(Questions about scene geometry)
____
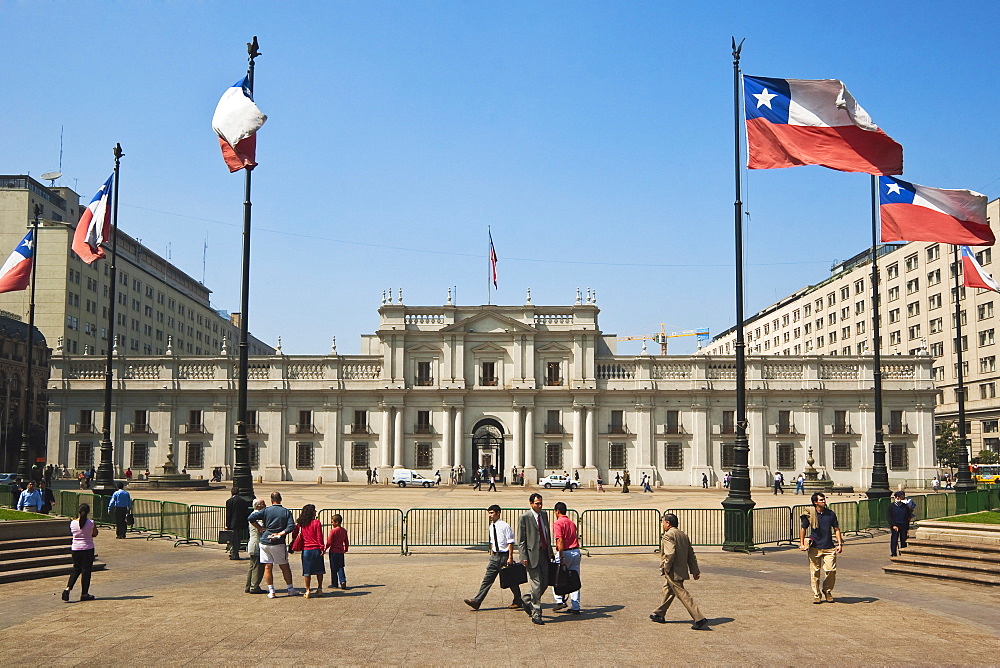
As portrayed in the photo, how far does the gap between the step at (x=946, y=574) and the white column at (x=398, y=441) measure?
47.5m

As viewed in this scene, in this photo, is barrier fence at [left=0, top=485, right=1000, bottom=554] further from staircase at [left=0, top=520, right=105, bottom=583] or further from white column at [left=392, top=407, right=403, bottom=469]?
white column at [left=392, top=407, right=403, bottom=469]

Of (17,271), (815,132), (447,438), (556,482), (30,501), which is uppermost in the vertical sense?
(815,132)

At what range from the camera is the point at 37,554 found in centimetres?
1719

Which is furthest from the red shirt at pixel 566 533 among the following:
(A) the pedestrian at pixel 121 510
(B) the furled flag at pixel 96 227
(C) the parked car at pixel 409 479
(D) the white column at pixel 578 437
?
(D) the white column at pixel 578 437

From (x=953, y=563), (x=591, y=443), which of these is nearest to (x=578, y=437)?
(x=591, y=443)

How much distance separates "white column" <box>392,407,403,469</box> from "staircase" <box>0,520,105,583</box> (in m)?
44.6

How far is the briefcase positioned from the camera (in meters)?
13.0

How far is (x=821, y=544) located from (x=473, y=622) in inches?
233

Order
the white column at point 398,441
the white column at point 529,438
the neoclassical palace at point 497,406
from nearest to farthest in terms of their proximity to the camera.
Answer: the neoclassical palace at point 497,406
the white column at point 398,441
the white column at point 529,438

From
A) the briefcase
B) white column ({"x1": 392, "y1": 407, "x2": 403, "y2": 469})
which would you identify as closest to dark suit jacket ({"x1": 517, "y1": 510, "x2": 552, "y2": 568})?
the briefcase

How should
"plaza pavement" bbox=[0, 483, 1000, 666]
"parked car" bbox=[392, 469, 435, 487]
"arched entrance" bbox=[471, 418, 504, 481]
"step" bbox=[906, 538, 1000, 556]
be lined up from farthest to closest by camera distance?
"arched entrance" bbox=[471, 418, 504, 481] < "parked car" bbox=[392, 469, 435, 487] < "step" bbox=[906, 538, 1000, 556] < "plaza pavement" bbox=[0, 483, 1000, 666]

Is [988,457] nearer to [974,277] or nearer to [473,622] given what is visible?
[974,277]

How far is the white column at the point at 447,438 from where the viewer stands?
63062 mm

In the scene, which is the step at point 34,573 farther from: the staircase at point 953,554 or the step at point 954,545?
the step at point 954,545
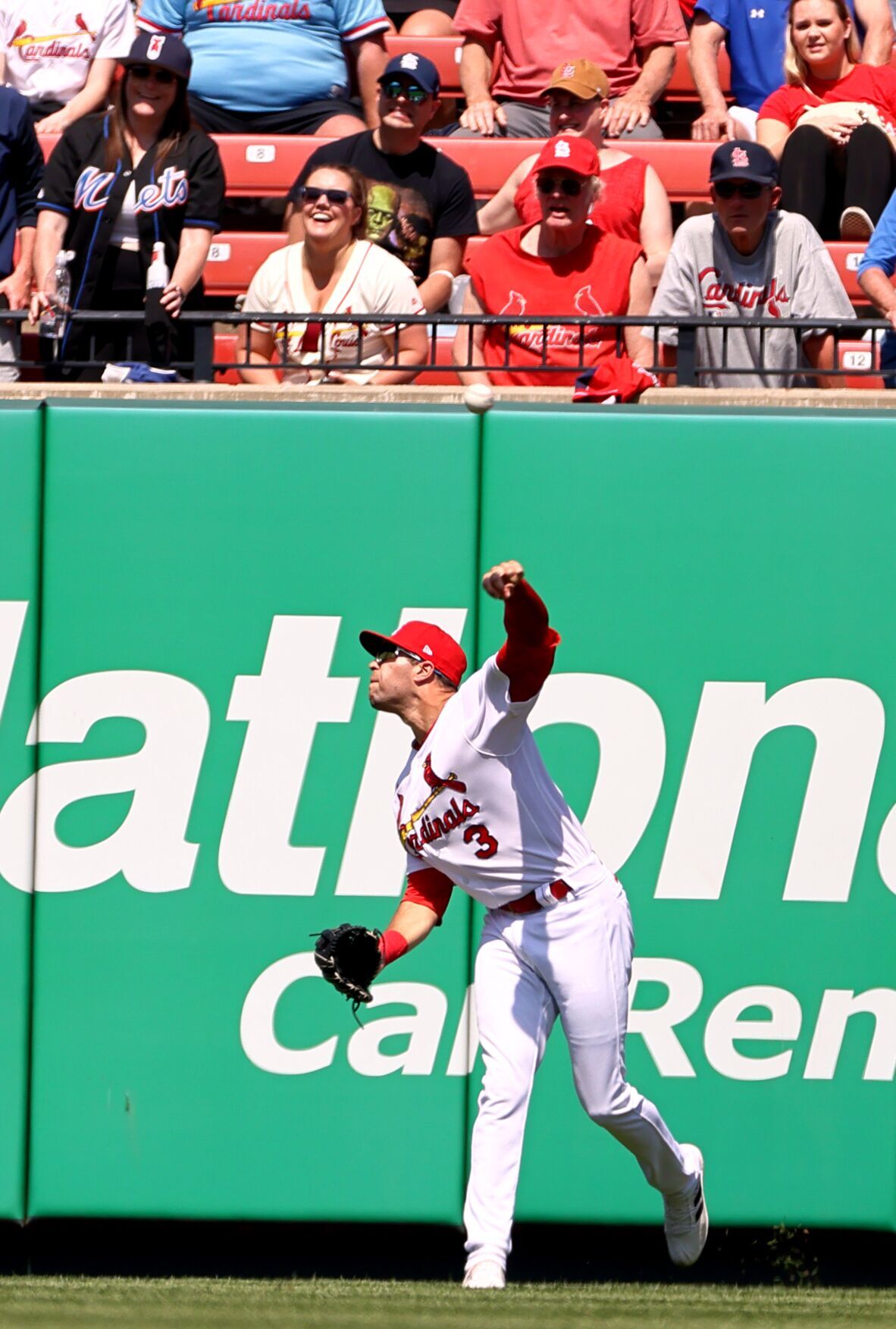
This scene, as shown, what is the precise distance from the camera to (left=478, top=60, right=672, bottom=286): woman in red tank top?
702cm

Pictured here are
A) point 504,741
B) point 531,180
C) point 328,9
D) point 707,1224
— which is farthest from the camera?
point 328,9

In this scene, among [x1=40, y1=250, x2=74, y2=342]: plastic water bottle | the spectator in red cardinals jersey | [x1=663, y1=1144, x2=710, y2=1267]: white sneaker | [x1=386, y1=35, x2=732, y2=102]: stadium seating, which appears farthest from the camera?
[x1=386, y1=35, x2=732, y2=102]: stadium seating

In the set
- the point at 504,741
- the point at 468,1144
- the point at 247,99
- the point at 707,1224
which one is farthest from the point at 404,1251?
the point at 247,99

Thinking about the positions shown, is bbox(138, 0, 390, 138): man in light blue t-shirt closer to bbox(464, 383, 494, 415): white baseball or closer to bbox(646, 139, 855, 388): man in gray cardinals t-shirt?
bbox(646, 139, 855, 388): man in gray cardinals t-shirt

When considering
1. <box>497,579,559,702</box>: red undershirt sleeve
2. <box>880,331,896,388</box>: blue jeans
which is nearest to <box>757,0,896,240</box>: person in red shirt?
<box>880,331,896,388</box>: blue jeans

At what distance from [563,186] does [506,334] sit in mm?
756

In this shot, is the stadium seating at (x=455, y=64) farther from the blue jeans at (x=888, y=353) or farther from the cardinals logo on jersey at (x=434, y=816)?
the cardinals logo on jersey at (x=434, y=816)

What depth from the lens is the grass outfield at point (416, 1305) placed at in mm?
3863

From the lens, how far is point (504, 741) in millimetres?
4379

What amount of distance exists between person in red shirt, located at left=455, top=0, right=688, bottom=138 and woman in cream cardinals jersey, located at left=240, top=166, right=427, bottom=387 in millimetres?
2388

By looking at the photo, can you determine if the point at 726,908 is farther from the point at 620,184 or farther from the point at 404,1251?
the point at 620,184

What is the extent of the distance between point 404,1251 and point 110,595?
____
[Instructions for the task] Copy exactly the lines from the one containing "At what distance" through the last line of the records, both included, and nothing else.

[Final result]
At what distance from [563,186] does [506,334] sit in mm?
756

In this shot, is the stadium seating at (x=455, y=64) farther from the blue jeans at (x=888, y=353) or farther from the cardinals logo on jersey at (x=434, y=816)?
the cardinals logo on jersey at (x=434, y=816)

What depth from the lens is the grass outfield at point (416, 1305) placed at in mm?
3863

From the lens, how far is point (504, 741) in millimetres?
4379

What amount of distance exists between person in red shirt, located at left=455, top=0, right=688, bottom=138 and woman in cream cardinals jersey, located at left=240, top=166, right=427, bottom=387 in millimetres?
2388

By looking at the photo, can you determine if the point at 726,908 is farther from the point at 620,184 or farther from the point at 404,1251?
the point at 620,184

What is the extent of the distance between point 404,1251 and point 110,595?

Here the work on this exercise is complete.